Die Diätenkommission hat uns nun eine Empfehlung gegeben. Wir haben in Bremen, wir haben in der letzten Bürgerschaftssitzung auch schon darüber gesprochen, die Einrichtung im Abgeordnetengesetz, dass eine Kommission, besetzt aus Vertretern verschiedener gesellschaftlicher Gruppen, einen Vergleich unserer Einkommen mit dem vornimmt, wie sich allgemein die Einkommensentwicklung darstellt. Da ist die Diätenkommission jetzt zu dem Ergebnis gekommen, dass sich eine rechnerische Anpassung von 2,16 Prozent ergeben würde.
Ich habe schon in der letzten Debatte darauf hingewiesen, dass es durchaus eine Besonderheit ist, dass unsere Diäten nicht nur mit Einkommen aus Erwerbstätigkeit verglichen werden, sondern auch mit Transfereinkommen, also etwa aus Sozialhilfe und Arbeitslosenhilfe. Die Diätenkommission hat die Angemessenheit zu beurteilen, aber hat uns auch gleichzeitig wie übrigens in allen anderen Berichten aufgegeben, eine Abwägung vorzunehmen, und in dem Bericht heißt es, Sie werden es gelesen haben: Der Spannungsbogen, in dem wir diese Entscheidung zu treffen haben, sei einerseits, dass sich die Schere zwischen den Erwerbseinkommen und den Diäten, von denen die Diätenkommission augenscheinlich ausgeht, weiter öffnen könnte, wenn wir keine Diätenerhöhung vornehmen. Andererseits, so sagt die Diätenkommission, das sage ich einmal mit meinen Worten, hat jede Diätenanpassung auch eine politische Dimension, und deswegen müssen die politischen Rahmenbedingungen einfließen, das heißt, letztlich müssen wir uns fragen, ob wir vor der aktuellen Haushaltslage, vor den aktuellen Rahmenbedingungen in Bremen eine solche Diätenerhöhung vertreten können. Das ist die Entscheidung, die uns die Diätenkommission nicht abnimmt.
Gleichwohl möchte ich an dieser Stelle einen herzlichen Dank an die Mitglieder der Diätenkommission sagen, vor allem auch an den scheidenden langjährigen Vorsitzenden der Diätenkommission, Dr. Alfred Kuhlmann. Vielen Dank für die geleistete Arbeit in den vergangenen Jahren!

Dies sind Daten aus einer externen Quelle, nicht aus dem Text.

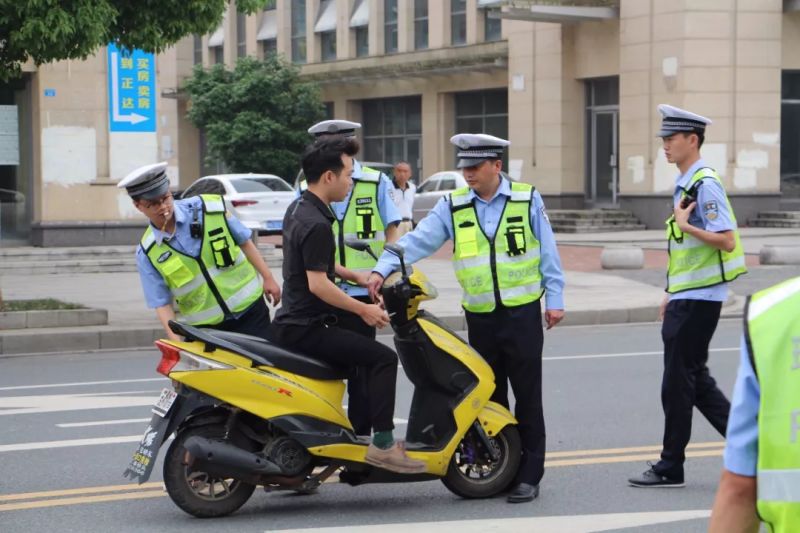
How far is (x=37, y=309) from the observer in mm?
14641

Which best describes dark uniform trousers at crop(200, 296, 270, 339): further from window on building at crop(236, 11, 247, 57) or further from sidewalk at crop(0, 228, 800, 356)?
window on building at crop(236, 11, 247, 57)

Meine Damen und Herren, wir haben, und das sollte keine Desavouierung der Diätenkommission sein, sondern sollte nur die Debatte auf ein richtiges Gleis lenken, schon vor der Bekanntgabe des Berichts der Diätenkommission als SPD-Fraktion und als CDU-Fraktion die Auffassung vertreten, dass wir in diesem Jahr auf eine Diätenerhöhung verzichten sollten.
Ich sage einmal, man sollte sich diese Entscheidung nicht ganz so einfach machen und sagen, es sei gewissermaßen selbstverständlich. Ich glaube, wir haben in der vergangenen Legislaturperiode gut daran getan, dass wir die jeweiligen rechnerischen
Anpassungsbedarfe, die die Kommission uns vorgelegt hat, auch in eine Diätenerhöhung umgesetzt haben, weil – ich will jetzt gar nicht aufnehmen, ob nun 20 Prozent oder weniger sich die Schere zwischen Erwerbseinkommen und Diäten entwickelt hat – sich natürlich irgendwann die Frage stellt, wenn Einkommen in anderen Bereichen steigen, und sie steigen auch in diesen Zeiten: Was ist eigentlich mit den Diäten? Man kann sie ja nicht auf Dauer nicht anheben, sondern man wird sich in der allgemeinen Einkommensentwicklung halten müssen.
Deswegen, meine Damen und Herren, glaube ich, dass wir an dem Grundsatz wirklich festhalten sollten, dass die kluge bremische Einrichtung einer Diätenkommission mit einer rechnerischen Anpassungsempfehlung jedenfalls im Regelfall dazu führen muss, dass wir ihr auch folgen. Die Frage ist, ob es eine Ausnahme gibt und diese Ausnahme zu sagen gebietet, wir sehen von einer solchen Diätenerhöhung ab.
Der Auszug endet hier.